- _Supplied text_
+++++
# Transformer Block Implementation

To build a simple Transformer block and pass the forward input $X$ through it, let's extend the previous example by implementing the full Transformer block. The Transformer block consists of the following components:

* **Self-Attention:** Computes attention scores to attend to different parts of the sequence.
* **Feed-Forward Network:** A fully connected feed-forward network.
* **Layer Normalization:** Applied after the attention and feed-forward network to stabilize training.
* **Residual Connections:** Added around the attention and feed-forward layers.

Below is the implementation of a Transformer block in PyTorch:

In [1]:
import torch
import torch.nn as nn
import torch.nn.functional as F

class TransformerBlock(nn.Module):
    def __init__(self, embed_size, num_heads, ff_hidden_size, dropout=0.1):
        super(TransformerBlock, self).__init__()
        
        # Multi-Head Attention
        self.attention = nn.MultiheadAttention(embed_size, num_heads, dropout=dropout)
        
        # Feed Forward Network
        self.ffn = nn.Sequential(
            nn.Linear(embed_size, ff_hidden_size),
            nn.ReLU(),
            nn.Linear(ff_hidden_size, embed_size)
        )
        
        # Layer Normalization
        self.norm1 = nn.LayerNorm(embed_size)
        self.norm2 = nn.LayerNorm(embed_size)
        
        # Dropout
        self.dropout = nn.Dropout(dropout)
+++++
- _Task instructions_
**A.** In the Transformer block page, which activation function sits between the two linear layers of the feed-forward network?
**B.** Continue the Transformer block page from the point where it stops.
+++++
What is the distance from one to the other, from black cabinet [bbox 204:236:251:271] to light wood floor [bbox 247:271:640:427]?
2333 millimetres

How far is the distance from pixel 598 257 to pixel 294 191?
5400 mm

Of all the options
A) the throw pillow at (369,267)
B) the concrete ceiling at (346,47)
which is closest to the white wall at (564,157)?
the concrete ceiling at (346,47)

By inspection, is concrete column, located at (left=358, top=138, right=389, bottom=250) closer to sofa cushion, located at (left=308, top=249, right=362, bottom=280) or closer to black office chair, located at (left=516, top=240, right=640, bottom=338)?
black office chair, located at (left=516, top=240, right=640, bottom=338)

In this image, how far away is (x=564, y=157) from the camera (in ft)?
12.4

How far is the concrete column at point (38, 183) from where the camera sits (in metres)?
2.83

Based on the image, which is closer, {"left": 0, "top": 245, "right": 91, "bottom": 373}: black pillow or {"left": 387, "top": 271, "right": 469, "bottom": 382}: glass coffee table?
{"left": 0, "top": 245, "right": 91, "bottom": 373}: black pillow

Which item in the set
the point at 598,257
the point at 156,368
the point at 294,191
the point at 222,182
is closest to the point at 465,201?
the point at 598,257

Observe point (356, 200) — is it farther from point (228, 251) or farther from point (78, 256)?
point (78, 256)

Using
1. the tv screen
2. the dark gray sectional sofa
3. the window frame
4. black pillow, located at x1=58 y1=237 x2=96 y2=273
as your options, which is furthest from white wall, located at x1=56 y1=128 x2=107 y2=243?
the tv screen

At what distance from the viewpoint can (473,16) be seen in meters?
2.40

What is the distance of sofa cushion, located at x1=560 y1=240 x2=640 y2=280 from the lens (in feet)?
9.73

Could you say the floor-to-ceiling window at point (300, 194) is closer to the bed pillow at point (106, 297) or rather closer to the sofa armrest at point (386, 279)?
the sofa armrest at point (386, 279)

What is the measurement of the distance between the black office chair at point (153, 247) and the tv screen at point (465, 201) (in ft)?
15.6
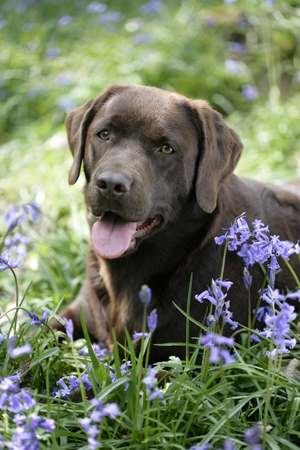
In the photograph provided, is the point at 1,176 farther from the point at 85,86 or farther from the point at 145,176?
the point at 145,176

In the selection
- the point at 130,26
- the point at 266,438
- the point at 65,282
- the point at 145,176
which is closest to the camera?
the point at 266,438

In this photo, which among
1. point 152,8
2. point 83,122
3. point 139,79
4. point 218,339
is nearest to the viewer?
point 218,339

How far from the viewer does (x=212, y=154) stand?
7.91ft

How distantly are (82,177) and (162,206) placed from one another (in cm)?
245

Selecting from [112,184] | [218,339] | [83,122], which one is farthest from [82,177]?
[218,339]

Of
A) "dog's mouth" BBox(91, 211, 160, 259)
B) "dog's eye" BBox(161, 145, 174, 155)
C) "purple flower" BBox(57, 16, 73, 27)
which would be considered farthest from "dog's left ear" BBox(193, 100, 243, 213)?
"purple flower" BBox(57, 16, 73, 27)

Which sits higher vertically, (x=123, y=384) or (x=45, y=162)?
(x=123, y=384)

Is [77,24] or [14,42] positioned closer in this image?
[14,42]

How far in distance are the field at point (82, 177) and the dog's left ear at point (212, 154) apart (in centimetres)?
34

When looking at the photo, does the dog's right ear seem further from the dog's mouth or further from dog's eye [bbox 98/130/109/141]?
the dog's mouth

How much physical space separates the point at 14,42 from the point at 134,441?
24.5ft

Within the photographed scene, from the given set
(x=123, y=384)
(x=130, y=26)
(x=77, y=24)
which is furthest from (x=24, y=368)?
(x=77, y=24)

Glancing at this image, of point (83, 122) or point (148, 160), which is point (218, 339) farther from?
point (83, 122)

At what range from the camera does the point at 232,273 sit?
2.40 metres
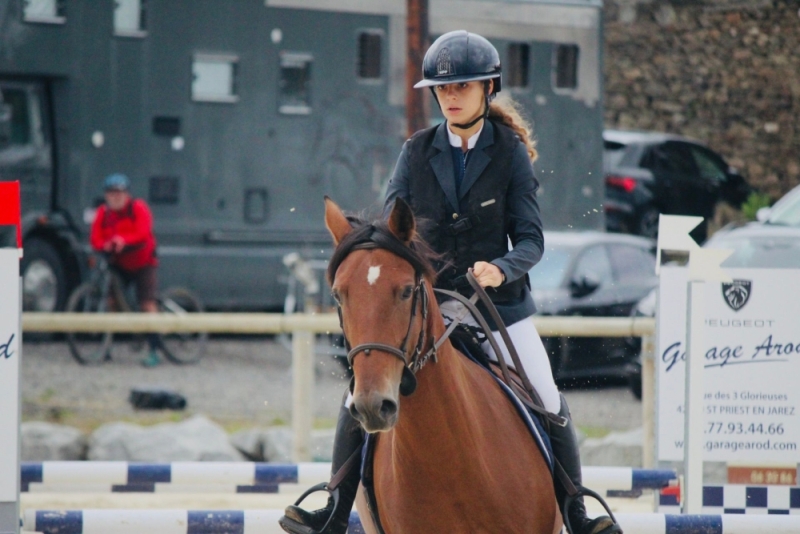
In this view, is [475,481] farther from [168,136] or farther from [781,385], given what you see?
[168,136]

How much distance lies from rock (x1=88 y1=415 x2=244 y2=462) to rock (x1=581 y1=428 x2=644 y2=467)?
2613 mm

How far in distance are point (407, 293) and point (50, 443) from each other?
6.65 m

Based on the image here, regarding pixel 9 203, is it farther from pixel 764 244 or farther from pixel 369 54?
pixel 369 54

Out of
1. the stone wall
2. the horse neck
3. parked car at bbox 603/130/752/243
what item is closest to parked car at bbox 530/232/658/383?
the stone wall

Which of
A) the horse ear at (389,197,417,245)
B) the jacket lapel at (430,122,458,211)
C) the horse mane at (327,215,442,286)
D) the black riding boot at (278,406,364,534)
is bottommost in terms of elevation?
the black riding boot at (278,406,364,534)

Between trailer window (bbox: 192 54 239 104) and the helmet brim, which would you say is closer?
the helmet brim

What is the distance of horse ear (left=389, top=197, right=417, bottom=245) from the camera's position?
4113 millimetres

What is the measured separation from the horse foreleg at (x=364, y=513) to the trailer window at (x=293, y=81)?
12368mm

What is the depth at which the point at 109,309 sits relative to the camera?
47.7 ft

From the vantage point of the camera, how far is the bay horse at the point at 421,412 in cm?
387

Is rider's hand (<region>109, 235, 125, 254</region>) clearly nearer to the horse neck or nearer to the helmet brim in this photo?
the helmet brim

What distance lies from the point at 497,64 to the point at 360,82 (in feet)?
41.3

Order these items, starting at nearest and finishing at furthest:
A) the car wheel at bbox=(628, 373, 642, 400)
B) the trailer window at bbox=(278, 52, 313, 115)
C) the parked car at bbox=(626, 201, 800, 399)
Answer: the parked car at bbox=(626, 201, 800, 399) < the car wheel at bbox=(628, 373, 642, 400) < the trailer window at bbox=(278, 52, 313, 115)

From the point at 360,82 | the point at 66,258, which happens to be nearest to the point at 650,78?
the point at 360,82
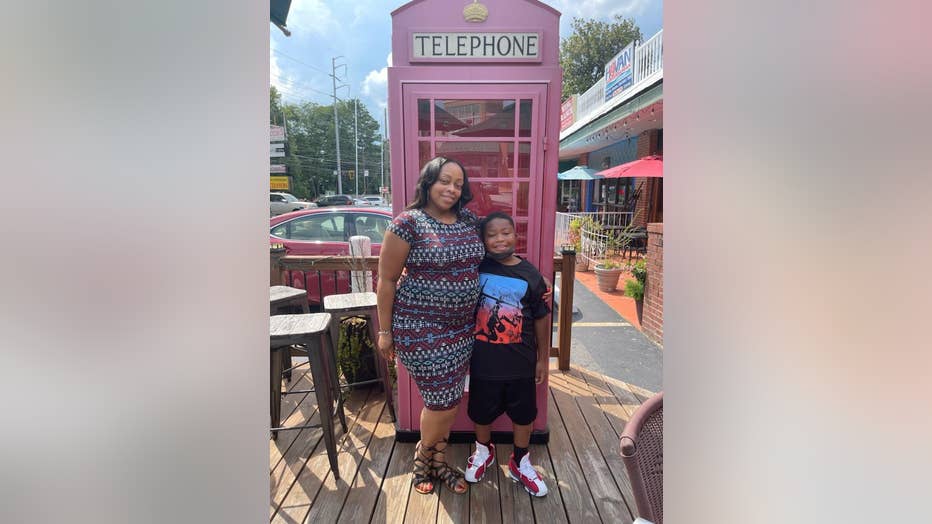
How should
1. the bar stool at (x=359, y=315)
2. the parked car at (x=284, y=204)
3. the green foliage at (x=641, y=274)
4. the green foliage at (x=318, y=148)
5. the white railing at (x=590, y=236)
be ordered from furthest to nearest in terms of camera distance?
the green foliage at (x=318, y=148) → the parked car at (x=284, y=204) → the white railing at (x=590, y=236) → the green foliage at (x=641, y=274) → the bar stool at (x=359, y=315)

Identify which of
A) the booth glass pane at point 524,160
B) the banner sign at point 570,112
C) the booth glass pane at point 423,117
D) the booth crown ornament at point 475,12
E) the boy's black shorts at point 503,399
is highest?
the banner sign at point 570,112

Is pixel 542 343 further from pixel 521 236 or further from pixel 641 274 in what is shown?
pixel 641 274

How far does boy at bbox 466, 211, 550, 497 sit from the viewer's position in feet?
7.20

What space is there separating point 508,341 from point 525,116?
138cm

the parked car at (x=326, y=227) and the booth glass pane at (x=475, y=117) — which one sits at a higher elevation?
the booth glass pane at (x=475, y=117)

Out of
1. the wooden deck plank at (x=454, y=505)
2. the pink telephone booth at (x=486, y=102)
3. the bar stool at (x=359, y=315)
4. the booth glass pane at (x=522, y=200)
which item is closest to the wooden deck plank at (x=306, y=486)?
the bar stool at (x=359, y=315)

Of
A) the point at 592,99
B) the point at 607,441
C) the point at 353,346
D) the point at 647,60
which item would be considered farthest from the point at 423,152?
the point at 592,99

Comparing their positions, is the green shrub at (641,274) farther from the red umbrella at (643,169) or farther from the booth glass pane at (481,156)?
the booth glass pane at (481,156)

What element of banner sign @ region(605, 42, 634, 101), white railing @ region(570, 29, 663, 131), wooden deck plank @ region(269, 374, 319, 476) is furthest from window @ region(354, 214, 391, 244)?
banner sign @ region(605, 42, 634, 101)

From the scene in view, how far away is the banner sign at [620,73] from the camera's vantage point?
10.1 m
+++++
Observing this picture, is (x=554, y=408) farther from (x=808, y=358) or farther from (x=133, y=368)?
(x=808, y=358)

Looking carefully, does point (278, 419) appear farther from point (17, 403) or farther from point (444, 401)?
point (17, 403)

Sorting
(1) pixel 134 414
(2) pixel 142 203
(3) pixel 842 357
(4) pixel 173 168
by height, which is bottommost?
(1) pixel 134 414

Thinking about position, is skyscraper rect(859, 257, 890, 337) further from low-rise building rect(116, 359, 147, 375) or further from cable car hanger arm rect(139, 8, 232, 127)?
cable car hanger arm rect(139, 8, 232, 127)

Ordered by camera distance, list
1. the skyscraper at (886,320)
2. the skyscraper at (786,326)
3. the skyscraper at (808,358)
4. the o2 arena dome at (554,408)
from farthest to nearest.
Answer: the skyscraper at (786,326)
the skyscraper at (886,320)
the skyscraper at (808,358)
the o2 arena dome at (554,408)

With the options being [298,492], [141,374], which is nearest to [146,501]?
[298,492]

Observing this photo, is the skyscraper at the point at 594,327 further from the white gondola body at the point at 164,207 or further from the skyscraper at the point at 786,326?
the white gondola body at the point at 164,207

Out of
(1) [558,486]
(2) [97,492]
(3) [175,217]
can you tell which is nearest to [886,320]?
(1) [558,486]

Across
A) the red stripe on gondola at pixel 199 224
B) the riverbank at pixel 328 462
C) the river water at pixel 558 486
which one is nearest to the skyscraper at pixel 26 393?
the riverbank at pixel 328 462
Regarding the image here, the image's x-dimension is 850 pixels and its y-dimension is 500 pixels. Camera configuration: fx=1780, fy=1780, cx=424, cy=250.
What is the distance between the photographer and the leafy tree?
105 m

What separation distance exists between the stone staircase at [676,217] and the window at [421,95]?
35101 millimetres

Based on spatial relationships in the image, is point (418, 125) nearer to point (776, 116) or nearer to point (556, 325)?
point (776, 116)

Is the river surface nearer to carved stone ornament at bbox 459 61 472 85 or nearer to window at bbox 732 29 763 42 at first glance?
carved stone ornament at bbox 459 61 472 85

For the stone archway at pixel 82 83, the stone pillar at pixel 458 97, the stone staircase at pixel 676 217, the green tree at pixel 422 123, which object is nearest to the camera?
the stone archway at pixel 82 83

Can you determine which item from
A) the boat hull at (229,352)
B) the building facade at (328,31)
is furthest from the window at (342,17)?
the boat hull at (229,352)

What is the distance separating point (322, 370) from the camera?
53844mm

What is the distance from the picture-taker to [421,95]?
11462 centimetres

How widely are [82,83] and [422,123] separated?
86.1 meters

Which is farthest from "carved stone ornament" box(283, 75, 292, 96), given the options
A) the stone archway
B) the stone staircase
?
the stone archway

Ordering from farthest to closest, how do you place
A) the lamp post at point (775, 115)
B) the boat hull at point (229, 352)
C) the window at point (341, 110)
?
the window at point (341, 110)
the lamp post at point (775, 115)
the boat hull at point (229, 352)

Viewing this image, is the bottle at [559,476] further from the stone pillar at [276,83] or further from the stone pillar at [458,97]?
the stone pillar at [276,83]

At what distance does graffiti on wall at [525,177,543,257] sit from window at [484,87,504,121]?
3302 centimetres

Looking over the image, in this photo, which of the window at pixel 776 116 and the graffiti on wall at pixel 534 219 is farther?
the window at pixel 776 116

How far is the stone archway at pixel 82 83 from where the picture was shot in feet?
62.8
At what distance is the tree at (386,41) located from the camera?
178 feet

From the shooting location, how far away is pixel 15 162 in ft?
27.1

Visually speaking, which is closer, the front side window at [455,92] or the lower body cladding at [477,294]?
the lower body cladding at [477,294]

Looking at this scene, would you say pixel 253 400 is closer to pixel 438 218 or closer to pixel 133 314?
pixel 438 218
+++++
- _Exercise responses_
**A.** ReLU

**B.**
    def forward(self, x):
        # x is expected to have shape [seq_len, batch_size, embed_size]

        # Attention layer with residual connection
        attn_out, _ = self.attention(x, x, x)  # Self-attention: Q = K = V = x
        x = self.norm1(x + self.dropout(attn_out))  # Add & Norm
        
        # Feed-forward layer with residual connection
        ff_out = self.ffn(x)
        x = self.norm2(x + self.dropout(ff_out))  # Add & Norm
        
        return x


In [3]:
# Example sequence length, batch size, and embedding size
seq_len = 5  # Sequence length (e.g., number of tokens)
batch_size = 3  # Number of samples in the batch
embed_size = 4  # Dimensionality of the embedding

# Random input tensor for X
X = torch.rand(seq_len, batch_size, embed_size)  # Shape: [seq_len, batch_size, embed_size]


In [4]:
# Initialize the Transformer Block
num_heads = 2
ff_hidden_size = 8  # Feed-forward hidden size
transformer_block = TransformerBlock(embed_size, num_heads, ff_hidden_size)

# Pass the input through the Transformer block
output = transformer_block(X)

print(output.shape)  # Output shape should be [seq_len, batch_size, embed_size]


torch.Size([5, 3, 4])